Ich grabe diesen Trööt mal wieder aus.

Also, es geht bei mir um einen I-Pilot. Ich habe einen gebrauchten I-Piloten aus den USA ersteigert Das ich darauf Versand, Einfuhrsteuer und ab 150.- € Zoll bezahlen muss war mir klar.
Bei der Zahlung mit Paypal wurde mir angezeigt, dass ich nochmal Einfuhrabgaben an pbcrossborder zahlen muss.

Laut deren Bedingungen sind damit jetzt alle Einfuhrbbgaben erledigt und ich brauche nichts mehr zahlen. Bin aber ein wenig am zweifeln. 

Kennt das jemand und muss ich jetzt wirklich nichts mehr zahlen?#c


----------



## Seele (8. März 2016)

*AW: Import aus USA?*

Du zahlst normalerweilse ganz normal deinen Betrag mit Versand an den Verkäufer. 
Danach musst du entweder zum Zoll oder DHL erledigt das für dich und du musst die Einfuhrsteuer bzw. wenns mehr ist auch noch den Einfuhrzoll zahlen.


----------



## tomsen83 (8. März 2016)

*AW: Import aus USA?*

Is ne neue Funktion von ebay, bei der einige Powerseller mitmachen. Ich hatte das letztens auch bei einer Bestellung von Edelstahlrutenhaltern aus Amiland. Die Einfuhrkosten wurden direkt auf den PP-Preis mit drauf gerechnet und bezahlt, dann kam die Ware auch gleich bis an die Haustür. Offensichtlich übernimmt ebay (oder PP) das als Dienstleistung und führt die Abgaben direkt an den Zoll ab. Hat bei mir wunderbar funktioniert. Den Umrechnungskurs und mögliche mir daraus entstehende monetäre Nachteile hab ich nicht geprüft...War nmir aber auch egal!


----------



## Frank aus Lev (8. März 2016)

*AW: Import aus USA?*

Wow das ging ja schnell.
Vielen Dank euch beiden. tomsen83, so habe ich das auch auf den AGB von denen verstanden, war mir aber nicht ganz sicher.
Vielen Dank


----------



## Seele (8. März 2016)

*AW: Import aus USA?*



tomsen83 schrieb:


> Is ne neue Funktion von ebay, bei der einige Powerseller mitmachen. Ich hatte das letztens auch bei einer Bestellung von Edelstahlrutenhaltern aus Amiland. Die Einfuhrkosten wurden direkt auf den PP-Preis mit drauf gerechnet und bezahlt, dann kam die Ware auch gleich bis an die Haustür. Offensichtlich übernimmt ebay (oder PP) das als Dienstleistung und führt die Abgaben direkt an den Zoll ab. Hat bei mir wunderbar funktioniert. Den Umrechnungskurs und mögliche mir daraus entstehende monetäre Nachteile hab ich nicht geprüft...War nmir aber auch egal!


 

Ok, das wusste ich noch nicht, aber danke für die Info. Ist ja eigentlich ganz praktisch.


----------



## Frank aus Lev (8. März 2016)

*AW: Import aus USA?*



Seele schrieb:


> Ok, das wusste ich noch nicht, aber danke für die Info. Ist ja eigentlich ganz praktisch.

[Aufgabenstellung] Schreib bitte den Text zum Import aus den USA von "Du zahlst normalerweilse" bis "den Einfuhrzoll zahlen." ab und benenne dabei "Verkäufer" in "Händler" um. Für die Aufgabe sind die Zeilen ohne Belang.

[Bereitgestellte Daten]
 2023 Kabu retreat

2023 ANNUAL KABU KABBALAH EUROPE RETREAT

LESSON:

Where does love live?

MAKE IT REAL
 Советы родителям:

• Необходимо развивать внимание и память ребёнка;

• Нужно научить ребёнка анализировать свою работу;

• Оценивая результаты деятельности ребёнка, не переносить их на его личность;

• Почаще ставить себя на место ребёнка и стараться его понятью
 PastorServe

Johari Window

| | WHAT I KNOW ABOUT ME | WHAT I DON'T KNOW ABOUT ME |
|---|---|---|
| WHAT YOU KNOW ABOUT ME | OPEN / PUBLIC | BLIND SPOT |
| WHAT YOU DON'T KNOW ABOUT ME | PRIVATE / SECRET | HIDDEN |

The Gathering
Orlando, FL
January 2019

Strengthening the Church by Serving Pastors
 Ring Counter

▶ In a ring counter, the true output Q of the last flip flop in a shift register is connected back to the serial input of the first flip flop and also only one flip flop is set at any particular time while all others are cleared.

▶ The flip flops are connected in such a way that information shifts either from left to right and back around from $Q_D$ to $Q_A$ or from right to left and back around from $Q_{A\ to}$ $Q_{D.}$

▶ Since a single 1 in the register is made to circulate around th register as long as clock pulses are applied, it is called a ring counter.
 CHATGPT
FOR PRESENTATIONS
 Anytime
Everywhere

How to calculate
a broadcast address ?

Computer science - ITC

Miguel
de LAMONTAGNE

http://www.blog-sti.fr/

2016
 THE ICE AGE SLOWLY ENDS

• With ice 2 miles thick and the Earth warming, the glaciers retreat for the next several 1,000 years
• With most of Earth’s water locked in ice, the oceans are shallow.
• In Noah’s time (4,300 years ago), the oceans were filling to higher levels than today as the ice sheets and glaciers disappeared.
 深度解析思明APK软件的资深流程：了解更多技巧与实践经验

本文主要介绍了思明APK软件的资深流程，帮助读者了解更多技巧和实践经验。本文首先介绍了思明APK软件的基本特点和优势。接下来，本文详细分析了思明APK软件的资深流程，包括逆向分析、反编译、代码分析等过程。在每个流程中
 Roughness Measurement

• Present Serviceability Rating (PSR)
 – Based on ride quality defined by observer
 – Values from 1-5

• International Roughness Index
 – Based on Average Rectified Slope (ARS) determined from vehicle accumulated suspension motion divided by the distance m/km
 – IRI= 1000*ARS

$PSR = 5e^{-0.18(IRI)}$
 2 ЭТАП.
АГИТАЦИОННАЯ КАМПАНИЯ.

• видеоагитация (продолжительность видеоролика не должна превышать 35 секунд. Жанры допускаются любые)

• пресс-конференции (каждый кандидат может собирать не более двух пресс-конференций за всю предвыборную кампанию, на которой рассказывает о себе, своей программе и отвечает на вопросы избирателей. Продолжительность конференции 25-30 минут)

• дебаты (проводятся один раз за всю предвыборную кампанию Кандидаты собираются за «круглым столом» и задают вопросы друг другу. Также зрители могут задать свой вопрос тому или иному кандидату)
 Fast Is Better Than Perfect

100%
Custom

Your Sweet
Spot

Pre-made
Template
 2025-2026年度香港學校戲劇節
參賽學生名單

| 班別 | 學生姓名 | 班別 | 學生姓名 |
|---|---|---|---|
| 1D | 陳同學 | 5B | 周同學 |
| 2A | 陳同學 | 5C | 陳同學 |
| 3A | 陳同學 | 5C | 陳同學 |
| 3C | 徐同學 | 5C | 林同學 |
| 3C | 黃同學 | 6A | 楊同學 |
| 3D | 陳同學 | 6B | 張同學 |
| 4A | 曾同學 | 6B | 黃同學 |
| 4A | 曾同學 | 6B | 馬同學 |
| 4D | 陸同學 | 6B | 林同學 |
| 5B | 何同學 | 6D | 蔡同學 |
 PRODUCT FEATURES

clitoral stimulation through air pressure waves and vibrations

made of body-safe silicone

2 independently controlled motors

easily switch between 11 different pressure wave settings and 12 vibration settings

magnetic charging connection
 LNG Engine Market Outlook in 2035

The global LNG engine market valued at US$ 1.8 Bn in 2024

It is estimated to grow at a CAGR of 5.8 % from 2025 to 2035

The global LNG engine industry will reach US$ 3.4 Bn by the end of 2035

[Antwort zur Aufgabe]
Du zahlst normalerweilse ganz normal deinen Betrag mit Versand an den Händler. 
Danach musst du entweder zum Zoll oder DHL erledigt das für dich und du musst die Einfuhrsteuer bzw. wenns mehr ist auch noch den Einfuhrzoll zahlen.